The sheer scale of the gate receipts from a sell-out 100,000 Wembley crowd, combined with his percentage of the pay-per-view TV subscriptions, could earn the London-born champion an estimated £20million.

But the 29-year-old Haye, who is still celebrating becoming the latest in a short line of British heavyweight champions, must first face mandatory challenger John Ruiz before contemplating such a huge bout.

"Ruiz is the mandatory challenger for the WBA title so if I don't fight him they'll take the title from me, and I don't fancy giving it up after winning it," said Haye. "I feel I can knock out John Ruiz."

The fighter has already been compared to the legendary Muhammad Ali, although the similarity is more his big mouth than his boxing ability, but Haye admits he is uneasy with the comparison.

"I felt a bit uncomfortable seeing that," he admitted. "Ali is the greatest and I've had one heavyweight title win. So I've got a long, long way to go.

"As long as I am talked about in the same breath in 50 years maybe as a great heavyweight, then I will have done my job."

His fight against Ruiz will almost certainly be held at the O2 Arena with victory setting up a lucrative unifying heavyweight division fight against one of the Klitschkos. Ruiz was paid to step aside and let Haye have the chance of taking the World Boxing Association's belt from Valuev; the upside of the deal for Ruiz was the promise of a match-up with the winner.

"Ruiz is a good fighter, very underrated," said Haye. "But I will upset him pretty badly.
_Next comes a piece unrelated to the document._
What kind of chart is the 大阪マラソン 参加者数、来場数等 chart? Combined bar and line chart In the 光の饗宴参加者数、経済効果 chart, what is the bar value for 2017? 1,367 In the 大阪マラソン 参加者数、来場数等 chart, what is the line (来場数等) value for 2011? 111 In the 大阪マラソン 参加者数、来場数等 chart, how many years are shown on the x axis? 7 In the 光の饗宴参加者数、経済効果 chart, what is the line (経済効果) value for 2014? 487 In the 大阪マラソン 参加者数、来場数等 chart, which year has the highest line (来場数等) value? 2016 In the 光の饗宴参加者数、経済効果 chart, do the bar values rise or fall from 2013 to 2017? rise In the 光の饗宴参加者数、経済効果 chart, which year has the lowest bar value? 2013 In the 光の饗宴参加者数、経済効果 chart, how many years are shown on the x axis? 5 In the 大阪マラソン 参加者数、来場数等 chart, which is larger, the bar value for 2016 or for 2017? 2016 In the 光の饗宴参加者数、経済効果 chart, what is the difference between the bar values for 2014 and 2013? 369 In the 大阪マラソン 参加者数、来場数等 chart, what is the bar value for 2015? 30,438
"He's not the most entertaining of former champions but he's won championships on several occasions and you don't do that through being a bad fighter. I don't feel I'd struggle with him in any way, though.

"I said I want to be unified champion and the Klitschkos are definitely in my sights. I am not fussed which one it is.

"Whichever one is available, we'll sit round a table and make it happen. Fingers crossed they retain their titles and we can have a huge, huge, unification fight."

Wladimir, at 33 the younger of the brothers, holds the IBF and WBO versions of the heavyweight championship. But it is 38-year-old Vitali, the WBC champion and generally regarded as the world's best heavyweight, who has already made it clear he would be willing to face Haye.

Richard Schaefer, Haye's American promoter, is already excited by the potential global spectacle of a Haye v Klitschko fight.

"One of the Klitschkos against David Haye would a fight with huge global interest," said Schaefer. "For so long have we been asking for a new charismatic heavyweight champion of the world."